ENTRIES SUPPLIED

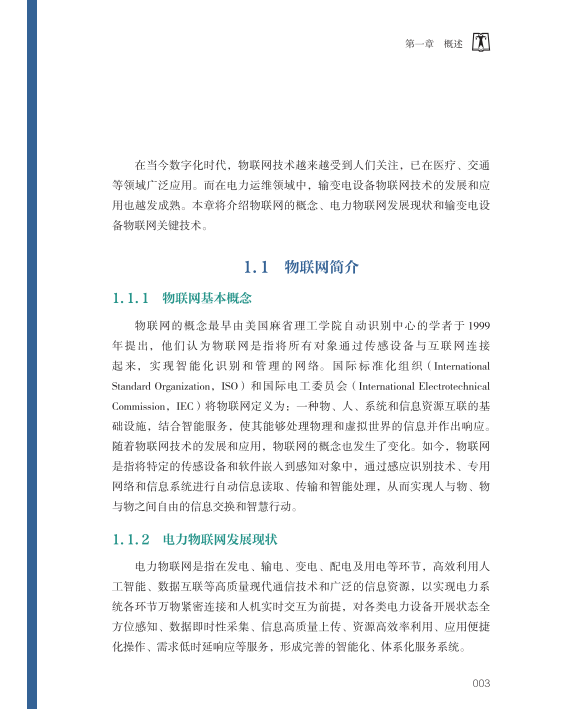 第一章　概述

在当今数字化时代，物联网技术越来越受到人们关注，已在医疗、交通等领域广泛应用。而在电力运维领域中，输变电设备物联网技术的发展和应用也越发成熟。本章将介绍物联网的概念、电力物联网发展现状和输变电设备物联网关键技术。

1.1　物联网简介

1.1.1　物联网基本概念

物联网的概念最早由美国麻省理工学院自动识别中心的学者于1999年提出，他们认为物联网是指将所有对象通过传感设备与互联网连接起来，实现智能化识别和管理的网络。国际标准化组织（International Standard Organization，ISO）和国际电工委员会（International Electrotechnical Commission，IEC）将物联网定义为：一种物、人、系统和信息资源互联的基础设施，结合智能服务，使其能够处理物理和虚拟世界的信息并作出响应。随着物联网技术的发展和应用，物联网的概念也发生了变化。如今，物联网是指将特定的传感设备和软件嵌入到感知对象中，通过感应识别技术、专用网络和信息系统进行自动信息读取、传输和智能处理，从而实现人与物、物与物之间自由的信息交换和智慧行动。

1.1.2　电力物联网发展现状

电力物联网是指在发电、输电、变电、配电及用电等环节，高效利用人工智能、数据互联等高质量现代通信技术和广泛的信息资源，以实现电力系统各环节万物紧密连接和人机实时交互为前提，对各类电力设备开展状态全方位感知、数据即时性采集、信息高质量上传、资源高效率利用、应用便捷化操作、需求低时延响应等服务，形成完善的智能化、体系化服务系统。

003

EXERCISE BRIEF
All lines above must be repeated exactly, and the pictures must be omitted.

WRITTEN REPLY
 第一章　概述

在当今数字化时代，物联网技术越来越受到人们关注，已在医疗、交通等领域广泛应用。而在电力运维领域中，输变电设备物联网技术的发展和应用也越发成熟。本章将介绍物联网的概念、电力物联网发展现状和输变电设备物联网关键技术。

1.1　物联网简介

1.1.1　物联网基本概念

物联网的概念最早由美国麻省理工学院自动识别中心的学者于1999年提出，他们认为物联网是指将所有对象通过传感设备与互联网连接起来，实现智能化识别和管理的网络。国际标准化组织（International Standard Organization，ISO）和国际电工委员会（International Electrotechnical Commission，IEC）将物联网定义为：一种物、人、系统和信息资源互联的基础设施，结合智能服务，使其能够处理物理和虚拟世界的信息并作出响应。随着物联网技术的发展和应用，物联网的概念也发生了变化。如今，物联网是指将特定的传感设备和软件嵌入到感知对象中，通过感应识别技术、专用网络和信息系统进行自动信息读取、传输和智能处理，从而实现人与物、物与物之间自由的信息交换和智慧行动。

1.1.2　电力物联网发展现状

电力物联网是指在发电、输电、变电、配电及用电等环节，高效利用人工智能、数据互联等高质量现代通信技术和广泛的信息资源，以实现电力系统各环节万物紧密连接和人机实时交互为前提，对各类电力设备开展状态全方位感知、数据即时性采集、信息高质量上传、资源高效率利用、应用便捷化操作、需求低时延响应等服务，形成完善的智能化、体系化服务系统。

003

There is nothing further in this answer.